Application of Scanning Electron Microscope
- It is used to examine material microstructure to understand properties in materials science.
- It is used to study cell and tissue morphology for biological research.
- It is used to identify pathogens and test vaccines in medical research.
- It is used to detect and analyze gunshot residue for forensic investigations.
- It is used to conduct failure analysis and ensure quality in industrial processes.
- It is used to analyze minerals’ composition and structure in geological studies.
- It is used to detect art forgeries and study artwork degradation processes.
- It is used to assess water quality in processing, cooling, and wastewater treatment.
- It is used to provide high-resolution imaging for nanomaterials and device development.

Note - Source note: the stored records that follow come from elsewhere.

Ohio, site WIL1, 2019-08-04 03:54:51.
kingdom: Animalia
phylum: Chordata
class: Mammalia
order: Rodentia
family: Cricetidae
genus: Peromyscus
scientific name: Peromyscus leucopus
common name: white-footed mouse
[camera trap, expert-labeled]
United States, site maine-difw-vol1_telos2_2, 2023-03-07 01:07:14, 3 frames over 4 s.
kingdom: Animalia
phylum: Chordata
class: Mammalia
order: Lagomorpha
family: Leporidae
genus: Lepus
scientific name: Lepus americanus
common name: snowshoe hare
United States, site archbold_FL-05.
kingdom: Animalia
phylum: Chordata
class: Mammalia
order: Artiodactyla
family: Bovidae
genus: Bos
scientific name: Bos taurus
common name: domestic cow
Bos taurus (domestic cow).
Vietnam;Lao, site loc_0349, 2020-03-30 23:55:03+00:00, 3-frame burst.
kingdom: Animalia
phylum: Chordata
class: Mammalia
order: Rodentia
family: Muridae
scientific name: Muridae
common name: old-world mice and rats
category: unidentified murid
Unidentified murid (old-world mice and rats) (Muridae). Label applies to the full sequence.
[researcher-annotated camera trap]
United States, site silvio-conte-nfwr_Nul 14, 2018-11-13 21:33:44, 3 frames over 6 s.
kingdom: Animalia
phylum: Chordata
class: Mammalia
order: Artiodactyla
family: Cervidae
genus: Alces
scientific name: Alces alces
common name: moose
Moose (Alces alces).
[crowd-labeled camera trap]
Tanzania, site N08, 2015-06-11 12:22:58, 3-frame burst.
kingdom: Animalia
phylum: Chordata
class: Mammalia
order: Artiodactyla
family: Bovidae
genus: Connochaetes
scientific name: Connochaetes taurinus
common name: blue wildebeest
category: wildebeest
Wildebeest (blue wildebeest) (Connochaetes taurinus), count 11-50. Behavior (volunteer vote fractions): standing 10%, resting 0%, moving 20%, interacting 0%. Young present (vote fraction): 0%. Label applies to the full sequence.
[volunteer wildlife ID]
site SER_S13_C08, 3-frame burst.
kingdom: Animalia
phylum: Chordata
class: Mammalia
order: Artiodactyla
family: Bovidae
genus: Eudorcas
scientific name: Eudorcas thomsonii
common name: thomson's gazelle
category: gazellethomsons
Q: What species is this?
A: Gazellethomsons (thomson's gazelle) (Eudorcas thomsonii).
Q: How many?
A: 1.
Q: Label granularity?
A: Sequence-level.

- It is used to study pollutant effects and analyze air and water particulate matter.
- It is used to examine soil and plant pathogens to improve crop protection strategies.
Advantages of Scanning Electron Microscope
- They provide high-resolution images of sample surfaces.
- They offer detailed three-dimensional visualizations of surface topography.
- They allow for qualitative elemental analysis.
- It enables examination of thick sections without chromatic aberration.
- It facilitates imaging of uncoated, non-conductive specimens.
- They permit in situ studies of dynamic processes.
- They provide high depth of field for detailed imaging.
- They offer a wide range of magnifications.
- They enable analysis of surface morphology and composition.
- It allows for rapid, automated analysis.
Disadvantages of Scanning Electron Microscope
- They are high equipment and maintenance costs.
- It is required extensive operator training.
- It is complex sample preparation procedures.
- It is limited to analyzing surface structures.
- It is inability to analyze live specimens.
- It is potential for sample damage during analysis.
- Vacuum environment constraints limit sample types.
- Artifacts may occur during sample coating.
- Non-conductive samples need conductive coating.
- It is limited information on internal structures.